Forum Polityka, aktualnościGospodarka

Andrzej Piotrowski: Rząd zapomina o internautach

Andrzej Piotrowski: Rząd zapomina o internautach

Wyświetlaj:
piotr_pl2 / 213.156.106.* / 2006-05-17 23:26
myślę, że rozwiązaniem w kwestii ciągle bardzo wysokich cen internetu byłoby wprowadzenie większej konkurencji na tym rynku. Nie znaczy to, że operatorów jest mało, ale w swoim miejscu zamieszkania przeciętny Kowalski na do wyboru zwykle co najwyżej dwie "poważne" oferty: neostradę i dystrybutora lokalnej kablówki. Gdyby administracje spódzielni i wspólnot mieszkaniowych podpisywały umowę na dostawę internetu i TV kablowej z większą liczbą operatorów powstałaby konkurencja, która wymusiłaby niższe ceny. Chwała dla PBB Ataner w poznaniu, która przedsięwzięła taki krok na osiedlu Polanka II w Poznaniu. Efekt jest już zauważalny.
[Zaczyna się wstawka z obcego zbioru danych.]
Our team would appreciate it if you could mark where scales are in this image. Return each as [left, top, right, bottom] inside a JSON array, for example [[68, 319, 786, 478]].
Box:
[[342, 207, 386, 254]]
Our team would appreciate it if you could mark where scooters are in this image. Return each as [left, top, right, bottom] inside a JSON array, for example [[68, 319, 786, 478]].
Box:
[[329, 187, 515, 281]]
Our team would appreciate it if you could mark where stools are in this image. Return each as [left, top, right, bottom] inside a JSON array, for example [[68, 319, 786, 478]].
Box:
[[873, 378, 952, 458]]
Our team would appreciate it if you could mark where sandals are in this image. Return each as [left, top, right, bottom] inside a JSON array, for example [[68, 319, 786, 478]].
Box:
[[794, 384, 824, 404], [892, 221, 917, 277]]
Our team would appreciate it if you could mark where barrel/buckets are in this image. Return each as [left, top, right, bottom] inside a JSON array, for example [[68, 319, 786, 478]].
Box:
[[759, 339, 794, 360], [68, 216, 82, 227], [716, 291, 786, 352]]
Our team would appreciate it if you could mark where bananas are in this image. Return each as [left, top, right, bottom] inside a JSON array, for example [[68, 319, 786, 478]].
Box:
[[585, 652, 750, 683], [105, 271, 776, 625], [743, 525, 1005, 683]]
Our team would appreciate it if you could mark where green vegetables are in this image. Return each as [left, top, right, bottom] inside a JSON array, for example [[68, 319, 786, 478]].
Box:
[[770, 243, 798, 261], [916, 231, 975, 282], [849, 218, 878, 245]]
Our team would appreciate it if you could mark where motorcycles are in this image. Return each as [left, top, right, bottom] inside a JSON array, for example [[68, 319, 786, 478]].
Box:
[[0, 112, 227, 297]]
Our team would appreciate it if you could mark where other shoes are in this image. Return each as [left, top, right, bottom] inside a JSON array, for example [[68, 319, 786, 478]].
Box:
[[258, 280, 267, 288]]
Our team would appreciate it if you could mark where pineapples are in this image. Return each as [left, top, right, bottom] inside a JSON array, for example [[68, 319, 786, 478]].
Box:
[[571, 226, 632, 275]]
Płacę 63 zł mies. za łącze 1,5 Mb.
jliber / 212.180.147.* / 2006-05-17 10:50
Wow, zatrważające, dyrektor instytutu w centrum Adama Smitha nie zdaje sobie sprawy że komercyjne firmy kierują się maksymalizacją zysku, a nie działalnością dobroczynną... Jeżeli optimum zysku wypada przy wyższej cenie przy mniejszej ilości klientów, to taka właśnie będzie polityka operatorów, i gość który jest dyrektorem w wolnorynkowym think tanku powinien być ostatnim który widzi w tym coś dziwnego. Arogant taki wyjeżdża z jakimiś teoriami ogona pretendując do bycia mądrzejszym od ludzi w zarządach operatorów. Jeżeli jest taki mądry to niech sam założy firmę albo zacznie pracować w tej branży i zastosuje swoje teorie, jeżeli ma rację to zbije mnóstwo kasy. Ale oczywiście pan dyrektor woli sobie jedynie teoretyzować. No cóż, jaki kraj, taki wolnorynkowy think tank.
Andrzej J. Piotrowski / 83.6.117.* / 2006-05-17 20:45
Witam szanownego antagonistę,

Istotnie wywiad to nie podręcznik ani nawet nie wykład. Co nie znaczy, że wiedza na tematy, o których wspominałem jest niedostępna. Ekonomia zna co najmniej dwa warianty przynoszącej zyski działalności gospodarczej: rabunkowa, nastawiona na krótko terminowy zysk i długofalowa, bazująca na maksymalizacji zysku bez wyniszczania jego źródeł. Zachęcam "jliber" do nieco bardziej wnikliwego zgłębiania tematyki, w której się łaskawie wypowiada. A co do teorii, które "jliber" określa jako "jakieś" to wyjaśniają one fenomen m. in. takich przedsięwzięć jak Amazon, Google czy Skype. Jest już całkiem poważnie traktowany dorobek naukowy w tym zakresie publikowany w USA.
Marqus / 212.244.249.* / 2006-05-18 11:16
jeżeli mogę się włączyć : ta działalność rabunkowa chyba nie może być w ogóle rozpatrywana w kategoriach ekonomicznych - chyba jako ciekawostka. Co do meritum - ktoś kto cokolwiek zna branżę wie, że TPSA mogłaby w każdej chwili obniżyć ceny np o 50% co skutkowałoby całkowitym upadkiem firm konkurencyjnych. Zresztą objawia się to obecnie w praktyce - np w przetargu na operatora TPSA musi dać ceny nominalne a konkurencja dowolne - w przeciwnym przypadku będzie oskarżona "o wykorzystywanie pozycji dominującej" .
KBB / 87.207.174.* / 2006-05-17 21:56
Rabunkowa gospodarka w telekomunikacji zacznie się właśnie teraz, panie ekspercie. TPSA będzie musiała wynająć infrastrukturę po wziętych z sufitu stawkach, poniżej wszelkich uzasadnionych normalną wymianą kosztów. Przy 15 zł netto za miesiąc i 33% zysku oraz 4000 zł kosztu (średnio) budowy linii okres zwrotu (bez kosztu kredytu) wynosi 68 lat!
Na czym zaoszczędzi? Na inwestycjach - po prostu ich nie będzie. U konkurencji też, przecież taniej wziąć od TPSA... A co na wsi i w Polsce B? Też nic. Sieci nie ma i nie będzie. Oczywiscie ekspertom z Warszawy, których już wcześniej (w erze przedstrzeżyńskiej) podłączono, będzie dobrze. Do czasu, bo za kilka lat zechcecie światłowodów i sieci nowej generacji. Będziecie z nich mogli skorzystać, jak wyjedziecie do Chin lub innego kraju o bardziej rozsądnej i pro- a nie anty-inwestycyjnej polityce.